Percutaneous hepatic puncture drug injection

Percutaneous hepatic puncture drug injection involves delivering drugs directly into the tumor via a needle. Commonly administered drugs include local chemotherapeutic agents and targeted therapies. This method allows for higher drug concentrations within the tumor while minimizing the impact on surrounding healthy liver tissue. Local chemotherapy injections are typically used for smaller tumors, while targeted therapies are designed to act on specific molecular targets. Although less frequently employed in clinical practice, this approach offers a viable treatment option for patients who cannot undergo other therapies. Arsenic Trioxide (ATO), a treatment used in China for centuries, has recently been applied in the management of liver cancer.
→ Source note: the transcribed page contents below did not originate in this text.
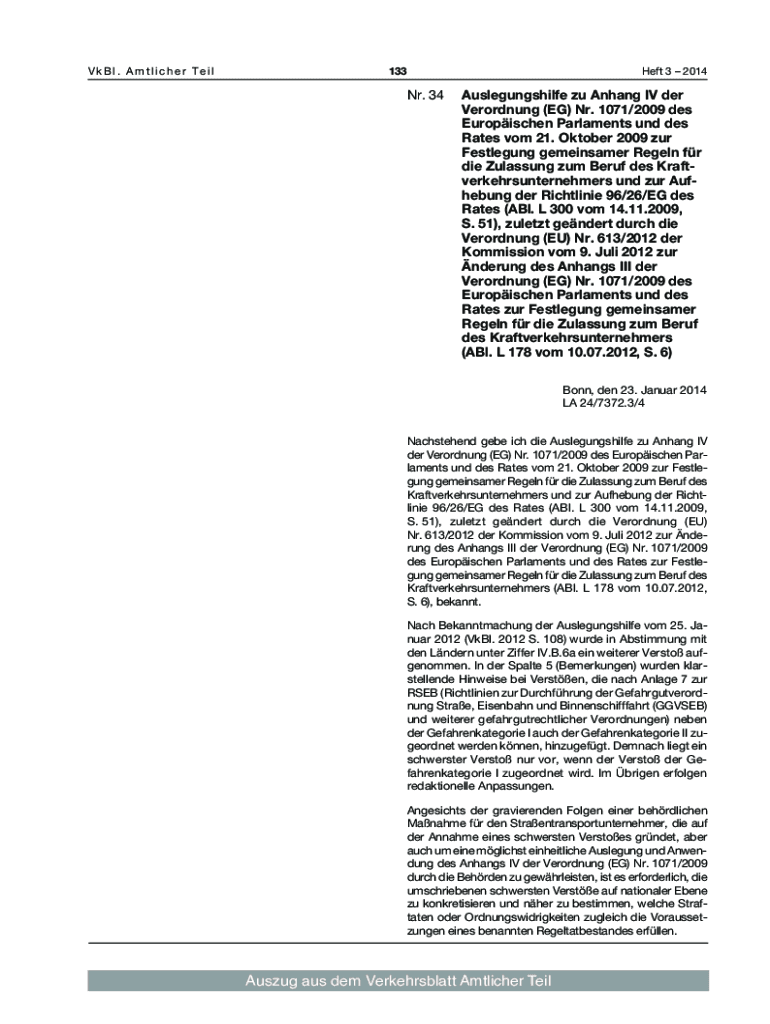 VkBl. Amtlicher Teil

133

Heft 3 – 2014

Nr. 34 Auslegungshilfe zu Anhang IV der Verordnung (EG) Nr. 1071/2009 des Europäischen Parlaments und des Rates vom 21. Oktober 2009 zur Festlegung gemeinsamer Regeln für die Zulassung zum Beruf des Kraftverkehrsunternehmers und zur Aufhebung der Richtlinie 96/26/EG des Rates (ABl. L 300 vom 14.11.2009, S. 51), zuletzt geändert durch die Verordnung (EU) Nr. 613/2012 der Kommission vom 9. Juli 2012 zur Änderung des Anhangs III der Verordnung (EG) Nr. 1071/2009 des Europäischen Parlaments und des Rates zur Festlegung gemeinsamer Regeln für die Zulassung zum Beruf des Kraftverkehrsunternehmers (ABl. L 178 vom 10.07.2012, S. 6)

Bonn, den 23. Januar 2014
LA 24/7372.3/4

Nachstehend gebe ich die Auslegungshilfe zu Anhang IV der Verordnung (EG) Nr. 1071/2009 des Europäischen Parlaments und des Rates vom 21. Oktober 2009 zur Festlegung gemeinsamer Regeln für die Zulassung zum Beruf des Kraftverkehrsunternehmers und zur Aufhebung der Richtlinie 96/26/EG des Rates (ABl. L 300 vom 14.11.2009, S. 51), zuletzt geändert durch die Verordnung (EU) Nr. 613/2012 der Kommission vom 9. Juli 2012 zur Änderung des Anhangs III der Verordnung (EG) Nr. 1071/2009 des Europäischen Parlaments und des Rates zur Festlegung gemeinsamer Regeln für die Zulassung zum Beruf des Kraftverkehrsunternehmers (ABl. L 178 vom 10.07.2012, S. 6), bekannt.

Nach Bekanntmachung der Auslegungshilfe vom 25. Januar 2012 (VkBl. 2012 S. 108) wurde in Abstimmung mit den Ländern unter Ziffer IV.B.6a ein weiterer Verstoß aufgenommen. In der Spalte 5 (Bemerkungen) wurden klarstellende Hinweise bei Verstößen, die nach Anlage 7 zur RSEB (Richtlinien zur Durchführung der Gefahrgutverordnung Straße, Eisenbahn und Binnenschifffahrt (GGVSEB) und weiterer gefahrgutrechtlicher Verordnungen) neben der Gefahrenkategorie I auch der Gefahrenkategorie II zugeordnet werden können, hinzugefügt. Demnach liegt ein schwerster Verstoß nur vor, wenn der Verstoß der Gefahrenkategorie I zugeordnet wird. Im Übrigen erfolgen redaktionelle Anpassungen.

Angesichts der gravierenden Folgen einer behördlichen Maßnahme für den Straßentransportunternehmer, die auf der Annahme eines schwersten Verstoßes gründet, aber auch um eine möglichst einheitliche Auslegung und Anwendung des Anhangs IV der Verordnung (EG) Nr. 1071/2009 durch die Behörden zu gewährleisten, ist es erforderlich, die umschriebenen schwersten Verstöße auf nationaler Ebene zu konkretisieren und näher zu bestimmen, welche Straftaten oder Ordnungswidrigkeiten zugleich die Voraussetzungen eines benannten Regeltatbestandes erfüllen.

Auszug aus dem Verkehrsblatt Amtlicher Teil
Studies indicate that combining ATO with Transarterial Chemoembolization (TACE) enhances the objective response rate, disease control rate, and overall survival in patients with hepatocellular carcinoma, while maintaining a favorable safety profile [1].

Recent technologies and advances

Application of triple therapy

In recent years, Chinese researchers have developed and implemented a triple therapy approach involving Transcatheter Arterial Chemoembolization (TACE), levatinib, and anti-PD-1 antibodies. This treatment strategy has demonstrated significant tumor response rates and has improved patient outcomes by converting some previously unresectable tumors into resectable ones [24].
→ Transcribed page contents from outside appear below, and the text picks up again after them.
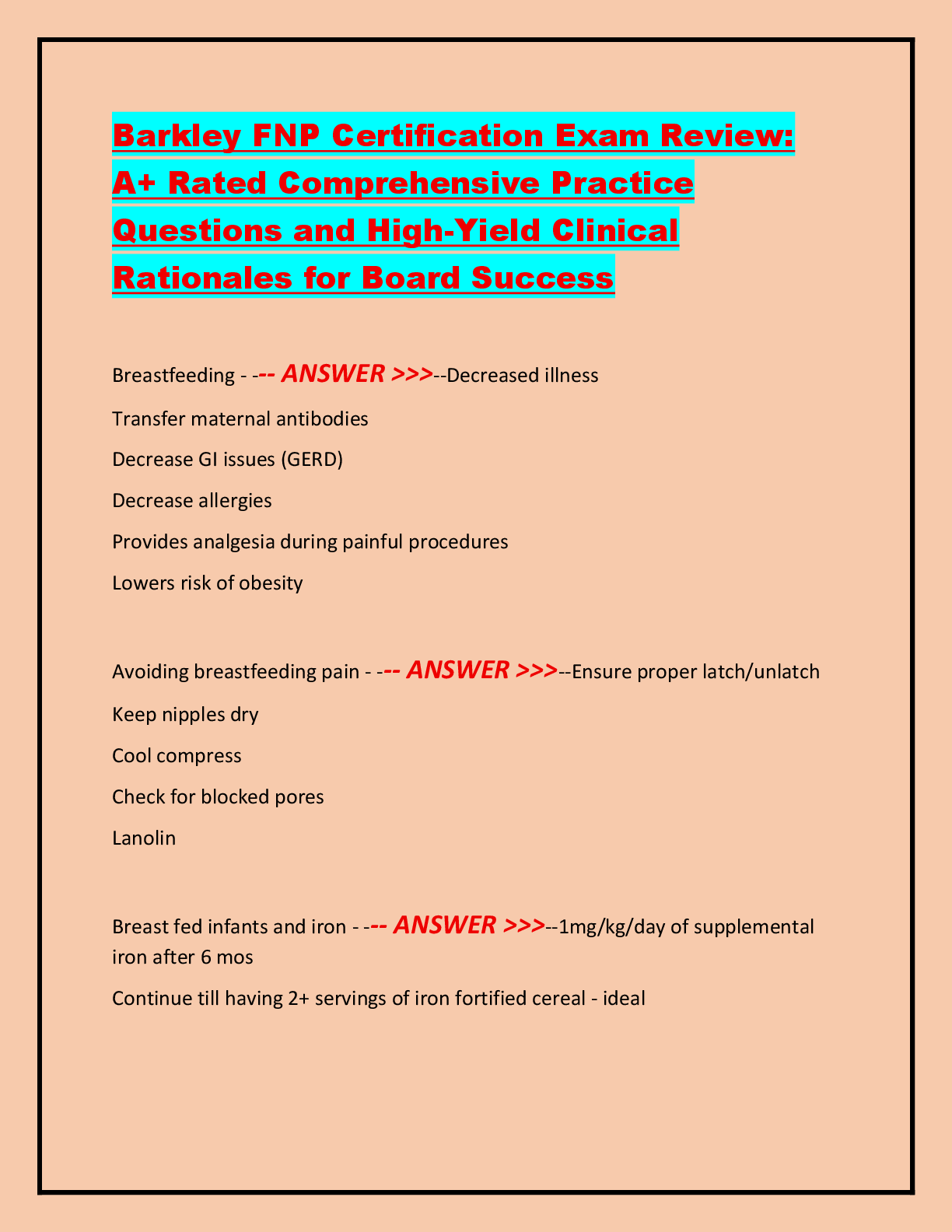 Barkley FNP Certification Exam Review: A+ Rated Comprehensive Practice Questions and High-Yield Clinical Rationales for Board Success

Breastfeeding - --- ANSWER >>>--Decreased illness

Transfer maternal antibodies

Decrease GI issues (GERD)

Decrease allergies

Provides analgesia during painful procedures

Lowers risk of obesity

Avoiding breastfeeding pain - --- ANSWER >>>--Ensure proper latch/unlatch

Keep nipples dry

Cool compress

Check for blocked pores

Lanolin

Breast fed infants and iron - --- ANSWER >>>--1mg/kg/day of supplemental iron after 6 mos

Continue till having 2+ servings of iron fortified cereal - ideal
Mechanisms and applications of interferon therapy

The role of interferon in treating hepatocellular carcinoma has been extensively researched. Interferon, either through the induction of interferon-related genes or in combination with other drugs, has been shown to reduce postoperative recurrence rates and improve survival outcomes [16]. However, the specific mechanism of interferon’s action in liver cancer treatment remains to be fully understood, necessitating further research to optimize its therapeutic application.

Effectiveness of multidrug combination therapy

The use of multidrug combination therapy in advanced hepatocellular carcinoma has gained considerable attention. A case report demonstrated that combining TACE, FOLFOX-based Hepatic Artery Infusion Chemotherapy (HAIC), and treatment with karelizumab and lysovirus led to significant tumor shrinkage, ultimately allowing for successful surgical resection [13]. This suggests that multidrug combination therapy may provide new therapeutic options for patients with advanced hepatocellular carcinoma that is initially unresectable.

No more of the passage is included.